Similarity algorithms utilize node properties which aren't used at the moment.

Graph statistics

In [36]:
def graph_stats(session=session):
    '''
    Returns stats of the graph in the current database.
    '''
    query = '''MATCH (p:Page)
               RETURN avg(apoc.node.degree(p,'REFERENCE')) as average_refs,
               stdev(apoc.node.degree(p,'REFERENCE')) as stdev_refs,
               max(apoc.node.degree(p,'REFERENCE')) as max_refs,
               min(apoc.node.degree(p,'REFERENCE')) as min_refs'''
    records = session.run(query)
    records = [record for record in records.records()][0]
    result = {}
    result['average_refs'] = records['average_refs']
    result['stdev_refs'] = records['stdev_refs']
    result['max_refs'] = records['max_refs']
    result['min_refs'] = records['min_refs']
    return result

Article materials:

In [37]:
fill_references('/pmwiki/pmwiki.php/VideoGame/PlagueInc')

In [38]:
fill_references('/pmwiki/pmwiki.php/TabletopGame/Pandemic')

In [39]:
fill_references('/pmwiki/pmwiki.php/Film/Contagion')

In [40]:
fill_references('/pmwiki/pmwiki.php/Film/TwentyEightDaysLater')

In [41]:
fill_references('/pmwiki/pmwiki.php/VideoGame/Left4Dead')

In [42]:
fill_references('/pmwiki/pmwiki.php/Main/ZombieApocalypse')

In [43]:
list_mutual_neigbors()

[('/pmwiki/pmwiki.php/Main/ZombieApocalypse', 30),
 ('/pmwiki/pmwiki.php/Main/ShoutOut', 30),
 ('/pmwiki/pmwiki.php/Main/ThePlague', 20),
 ('/pmwiki/pmwiki.php/Main/AwesomeButImpractical', 20),
 ('/pmwiki/pmwiki.php/Main/PatientZero', 20),
 ('/pmwiki/pmwiki.php/Main/ApocalypseHow', 20),
 ('/pmwiki/pmwiki.php/Main/LighterAndSofter', 12),
 ('/pmwiki/pmwiki.php/Main/SyntheticPlague', 12),
 ('/pmwiki/pmwiki.php/Main/KillEmAll', 12),
 ('/pmwiki/pmwiki.php/Main/NiceJobBreakingItHero', 12)]

In [44]:
get_urls()[:10]

['/pmwiki/pmwiki.php/Main/TwentyMinutesIntoTheFuture',
 '/pmwiki/pmwiki.php/Main/ArtificialLimbs',
 '/pmwiki/pmwiki.php/Main/BrainwashingForTheGreaterGood',
 '/pmwiki/pmwiki.php/Main/CompositeCharacter',
 '/pmwiki/pmwiki.php/Main/TheBlackDeath',
 '/pmwiki/pmwiki.php/Main/HiroshimaAsAUnitOfMeasure',
 '/pmwiki/pmwiki.php/Main/MarathonLevel',
 '/pmwiki/pmwiki.php/Main/SaveScumming',
 '/pmwiki/pmwiki.php/Main/CrackDefeat',
 '/pmwiki/pmwiki.php/Main/IDidWhatIHadToDo']

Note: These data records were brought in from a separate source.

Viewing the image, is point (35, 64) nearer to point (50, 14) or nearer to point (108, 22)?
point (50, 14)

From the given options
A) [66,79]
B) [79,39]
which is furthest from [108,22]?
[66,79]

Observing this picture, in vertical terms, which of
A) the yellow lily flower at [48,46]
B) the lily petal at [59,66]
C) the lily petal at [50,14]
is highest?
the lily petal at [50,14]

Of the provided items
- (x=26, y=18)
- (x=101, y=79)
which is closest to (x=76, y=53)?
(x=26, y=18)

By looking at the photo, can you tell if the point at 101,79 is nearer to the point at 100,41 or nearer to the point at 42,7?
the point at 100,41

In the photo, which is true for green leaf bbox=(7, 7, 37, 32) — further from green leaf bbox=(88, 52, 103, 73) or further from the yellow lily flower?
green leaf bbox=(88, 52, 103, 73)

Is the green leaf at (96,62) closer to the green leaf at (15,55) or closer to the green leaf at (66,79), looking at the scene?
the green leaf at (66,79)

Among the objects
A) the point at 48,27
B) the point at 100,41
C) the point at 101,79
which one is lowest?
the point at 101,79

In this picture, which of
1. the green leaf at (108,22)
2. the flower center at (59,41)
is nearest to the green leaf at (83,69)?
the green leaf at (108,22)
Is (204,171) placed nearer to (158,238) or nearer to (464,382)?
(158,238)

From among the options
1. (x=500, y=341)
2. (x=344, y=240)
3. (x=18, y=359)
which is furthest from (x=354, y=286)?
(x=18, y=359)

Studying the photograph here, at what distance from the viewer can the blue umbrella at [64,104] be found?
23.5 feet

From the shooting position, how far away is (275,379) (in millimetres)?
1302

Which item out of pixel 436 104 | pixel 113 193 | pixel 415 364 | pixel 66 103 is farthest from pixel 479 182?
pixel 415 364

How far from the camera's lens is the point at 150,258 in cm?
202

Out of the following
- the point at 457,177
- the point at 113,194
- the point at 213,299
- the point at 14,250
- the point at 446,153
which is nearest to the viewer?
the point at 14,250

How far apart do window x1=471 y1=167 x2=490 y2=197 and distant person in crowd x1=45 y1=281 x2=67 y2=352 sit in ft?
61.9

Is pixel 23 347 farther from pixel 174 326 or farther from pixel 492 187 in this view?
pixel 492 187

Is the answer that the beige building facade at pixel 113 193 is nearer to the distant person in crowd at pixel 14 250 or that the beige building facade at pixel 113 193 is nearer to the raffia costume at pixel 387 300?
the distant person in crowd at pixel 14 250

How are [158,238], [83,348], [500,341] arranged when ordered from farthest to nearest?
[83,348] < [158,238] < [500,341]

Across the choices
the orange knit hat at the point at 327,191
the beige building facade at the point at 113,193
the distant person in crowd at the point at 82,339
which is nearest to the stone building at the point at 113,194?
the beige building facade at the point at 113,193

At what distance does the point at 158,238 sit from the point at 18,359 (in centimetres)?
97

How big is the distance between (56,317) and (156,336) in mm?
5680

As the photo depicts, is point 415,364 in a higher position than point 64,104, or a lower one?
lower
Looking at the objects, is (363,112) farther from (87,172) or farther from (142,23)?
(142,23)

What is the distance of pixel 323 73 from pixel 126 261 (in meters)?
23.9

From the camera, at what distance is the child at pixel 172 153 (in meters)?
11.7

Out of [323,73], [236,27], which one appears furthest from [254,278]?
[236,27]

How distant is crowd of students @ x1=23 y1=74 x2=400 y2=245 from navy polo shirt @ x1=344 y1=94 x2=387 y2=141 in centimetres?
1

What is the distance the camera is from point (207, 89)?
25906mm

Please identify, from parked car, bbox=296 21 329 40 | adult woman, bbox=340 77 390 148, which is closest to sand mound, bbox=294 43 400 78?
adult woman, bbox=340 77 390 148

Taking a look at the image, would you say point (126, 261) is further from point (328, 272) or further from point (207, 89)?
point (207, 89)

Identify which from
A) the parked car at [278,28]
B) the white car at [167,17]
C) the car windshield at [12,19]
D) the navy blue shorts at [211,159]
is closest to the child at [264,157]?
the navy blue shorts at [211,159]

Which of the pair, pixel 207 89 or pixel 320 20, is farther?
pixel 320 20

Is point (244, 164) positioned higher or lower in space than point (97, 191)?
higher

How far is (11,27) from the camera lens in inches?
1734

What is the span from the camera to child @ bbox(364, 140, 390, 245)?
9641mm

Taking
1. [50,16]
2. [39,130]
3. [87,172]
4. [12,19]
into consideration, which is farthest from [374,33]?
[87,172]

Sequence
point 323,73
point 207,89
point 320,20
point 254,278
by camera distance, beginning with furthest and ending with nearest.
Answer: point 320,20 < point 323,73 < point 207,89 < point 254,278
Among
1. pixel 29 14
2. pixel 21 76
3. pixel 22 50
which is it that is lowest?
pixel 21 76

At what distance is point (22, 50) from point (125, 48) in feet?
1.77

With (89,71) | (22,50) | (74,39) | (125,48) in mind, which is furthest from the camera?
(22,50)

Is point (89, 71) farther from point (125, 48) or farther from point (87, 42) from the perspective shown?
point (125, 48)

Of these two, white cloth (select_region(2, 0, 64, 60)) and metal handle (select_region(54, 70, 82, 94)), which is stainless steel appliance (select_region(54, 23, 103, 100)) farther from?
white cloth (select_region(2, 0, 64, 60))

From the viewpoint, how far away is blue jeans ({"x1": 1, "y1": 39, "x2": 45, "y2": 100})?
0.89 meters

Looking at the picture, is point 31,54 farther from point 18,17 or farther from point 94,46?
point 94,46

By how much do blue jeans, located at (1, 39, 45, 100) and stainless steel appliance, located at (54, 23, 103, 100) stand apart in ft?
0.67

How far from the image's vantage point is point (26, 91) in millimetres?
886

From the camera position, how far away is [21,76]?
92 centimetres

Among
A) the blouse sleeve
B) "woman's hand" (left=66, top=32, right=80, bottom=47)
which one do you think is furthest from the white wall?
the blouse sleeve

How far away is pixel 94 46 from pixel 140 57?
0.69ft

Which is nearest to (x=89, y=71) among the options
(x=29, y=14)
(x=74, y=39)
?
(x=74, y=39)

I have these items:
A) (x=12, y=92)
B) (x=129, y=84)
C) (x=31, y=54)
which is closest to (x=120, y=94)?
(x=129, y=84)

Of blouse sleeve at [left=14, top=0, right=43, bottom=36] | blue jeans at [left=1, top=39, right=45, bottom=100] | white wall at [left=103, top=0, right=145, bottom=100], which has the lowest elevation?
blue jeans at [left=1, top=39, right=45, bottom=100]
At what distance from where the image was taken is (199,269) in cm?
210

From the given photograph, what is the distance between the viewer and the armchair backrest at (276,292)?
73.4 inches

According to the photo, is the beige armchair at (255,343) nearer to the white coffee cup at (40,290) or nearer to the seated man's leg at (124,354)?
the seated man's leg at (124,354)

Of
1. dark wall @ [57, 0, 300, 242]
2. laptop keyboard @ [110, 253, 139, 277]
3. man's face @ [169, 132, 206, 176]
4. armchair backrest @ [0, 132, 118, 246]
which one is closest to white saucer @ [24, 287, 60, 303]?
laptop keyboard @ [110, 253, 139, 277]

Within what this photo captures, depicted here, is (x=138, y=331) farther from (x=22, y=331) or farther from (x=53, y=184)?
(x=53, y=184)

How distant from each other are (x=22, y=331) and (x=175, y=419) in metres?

Testing statistics functions

Summary of graph stats

In [45]:
graph_stats()

{'average_refs': 3.1379529561347757,
 'stdev_refs': 28.862346199199703,
 'max_refs': 868,
 'min_refs': 1}

Total edges

In [46]:
get_edges_n()

4936

Total nodes

In [47]:
get_nodes_n()

1573

Overall ratio of edges to nodes

In [48]:
get_edges_n()/get_nodes_n()

3.1379529561347743

Number of edges of a particular node

In [49]:
get_node_edges('/pmwiki/pmwiki.php/VideoGame/PlagueInc')

207

Testing Common Neighbors

Adding more nodes for comparison

In [50]:
fill_references('/pmwiki/pmwiki.php/VideoGame/Halo3')

In [51]:
fill_references('/pmwiki/pmwiki.php/VideoGame/ResidentEvil2')

In [52]:
fill_references('/pmwiki/pmwiki.php/VideoGame/CrashBandicoot')

In [53]:
fill_references('/pmwiki/pmwiki.php/Film/Convict13')

In [54]:
fill_references('/pmwiki/pmwiki.php/Film/ThePlayhouse')

In [55]:
common_neighbors('/pmwiki/pmwiki.php/VideoGame/PlagueInc', '/pmwiki/pmwiki.php/TabletopGame/Pandemic')

14.0

In [56]:
common_neighbors('/pmwiki/pmwiki.php/VideoGame/ResidentEvil2', '/pmwiki/pmwiki.php/VideoGame/Halo3')

16.0

In [57]:
common_neighbors('/pmwiki/pmwiki.php/Film/TwentyEightDaysLater', '/pmwiki/pmwiki.php/VideoGame/CrashBandicoot')

13.0

In [58]:
common_neighbors('/pmwiki/pmwiki.php/VideoGame/PlagueInc', '/pmwiki/pmwiki.php/Film/Convict13')

0.0

In [59]:
common_neighbors('/pmwiki/pmwiki.php/Film/ThePlayhouse', '/pmwiki/pmwiki.php/Film/Convict13')

5.0

Testing Random Walk

In [60]:
random_walk('/pmwiki/pmwiki.php/VideoGame/Halo3', steps=5).values()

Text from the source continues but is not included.